My friend from Inquirer asked me to write about my URock experience for the paper. Unfortunately, it wasn’t able to to run, which apparently is how the industry works sometimes. I know I already wrote my tribute entry, but since I don’t want to waste words I thought I would post it here. It gives you more insight into the whole DJ-ing experience in general (including some of my more embarrassing moments) than what I previously said.
URocked My Life
“Have you met my friend Rica? She’s a DJ on URock.” said a friend when she introduced me at a party. Luckily it was dark so they didn’t see me struggling giddily to keep my composure because admittedly, I secretly liked hearing that byline being said out loud.
University Rock or “URock” is a radio segment on NU 107 that runs from 9-11 every Monday night. It is exactly what the segment title suggests – an opportunity for university students to rock the airwaves.
The music is from unsigned college bands while the show is handled by students moonlighting as DJ’s in their sometimes not-so-spare-time. The show also hosts live interviews and performances from young entrepreneurs and guest bands.
Each season only lasts for a semester, meaning that a new group of jocks end up having to pry the headset and microphone away from the often unwilling hands of the previous batch. That’s just how much the URock experience is worth the effort to travel to the station late on a school night.
Personally, my memories are rich with all kinds of “firsts” from epic encounters with famous rock stars to embarrassing statements said on air. Until this day, I’ll never forget popping my DJ cherry with Sponge Cola’s Yael Yuzon as one of my interviewees on the first show I hosted. My partner Lisane and I could hardly contain our shameless fangirldom.
Despite being a naturally talkative person, another first was discovering how easy it was to run out of things to say. Jittery nerves had a way of triggering temporary memory loss for conversation topics and sometimes hindered my ability to muster a witty comeback.
To ensure that I didn’t embarrass myself, I remember clutching dearly to a cheat sheet containing my mini spiels. After all, who wants their tongue twisting and turning in all the wrong places? As it is a live broadcast, on-air-fumbles are one of the worst things that can happen to a DJ. At least that’s what I used to think.
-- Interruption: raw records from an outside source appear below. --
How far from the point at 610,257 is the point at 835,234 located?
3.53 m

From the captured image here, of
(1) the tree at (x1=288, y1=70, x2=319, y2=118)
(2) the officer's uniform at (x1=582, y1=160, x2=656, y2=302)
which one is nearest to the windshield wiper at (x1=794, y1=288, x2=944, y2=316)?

Mico Halili, URock’s producer constantly reminds the jocks that it’s okay to make mistakes as long as you improve from them. Those are wise words coming from Lord Vader himself, a nickname bequeathed to him by our jock batch. As enlightening as his words were, it was advice that was sometimes difficult to swallow, most especially when your blunders were being broadcasted for everyone to hear.
I still remember how mortifying my first on-air blooper felt. Using the standard introduction spiel, I unconsciously said “I’m URock jock Rica from THE Ateneo.” I couldn’t believe my ears! This long-held joke about Atenistas probably earned me some unintentional snickers.
This demonstrated one important thing I learned though, that sometimes things don’t always go according to plan. Although a pain, experience is indeed the best teacher. As a DJ, that’s a lesson we not only have to learn but one we have to own, by way of witty comeback, savvy rhetoric and a good sense of humor.
We may have pre-set questions and conversation topics to help guide the show but spontaneity? You can’t plan that. It is this extemporaneous banter that is both the appeal and challenge of being a DJ. You live in the moment and make the most of it, both for the benefit of your listeners and your dignity.
In retrospect it’s amusing to remember some of the things my co-host and I have said live – intentional or not. During a college band interview with Mango Float we built most of our spiel on one very important question: what floats your mango? The answers of which were very entertaining.
But the most startling moment is still when Lisane once called me a “tranny” on-air, an inside joke that till this day I still can’t believe she disclosed to the public! My friends had a field day filling my Facebook wall with all sorts of hilarious but totally untrue posts.
Although I should probably not repeat that here, it doesn’t bother me because URock helped me learn the value of rolling with the punches. Verbal blunders and embarrassing statements are not the worst thing that can happen. Not being able to recover afterwards is.
After the initial boo-boos and newbie anxiety wore off, it was easy to forget that I was ever nervous to begin with. I was doing something that I loved – talking and sharing stories with the people around me.
As a communications major, dabbling in radio was a great way to learn outside the classroom. Luckily for me, my practical experience was magnified a thousand-fold thanks to a cool station run by a team of great people who play awesome music. My time there quickly became as natural and comfortable as having a conversation with friends over a cup of coffee or a couple of beers, except with a bunch of eavesdroppers.
Prior to URock I never considered DJ-ing as a career. But now if I could be paid to talk for a living then I would never shut up. It’s all about heart. And that’s why despite its premature ending URock and NU 107 will continue to live on through the lives they rocked.
Thank you NU 107. URocked my life. Without a doubt it will be one of the coolest and luckiest things I could have ever done and a byline that I’ll always be proud to bear, whether it’s said out loud or not.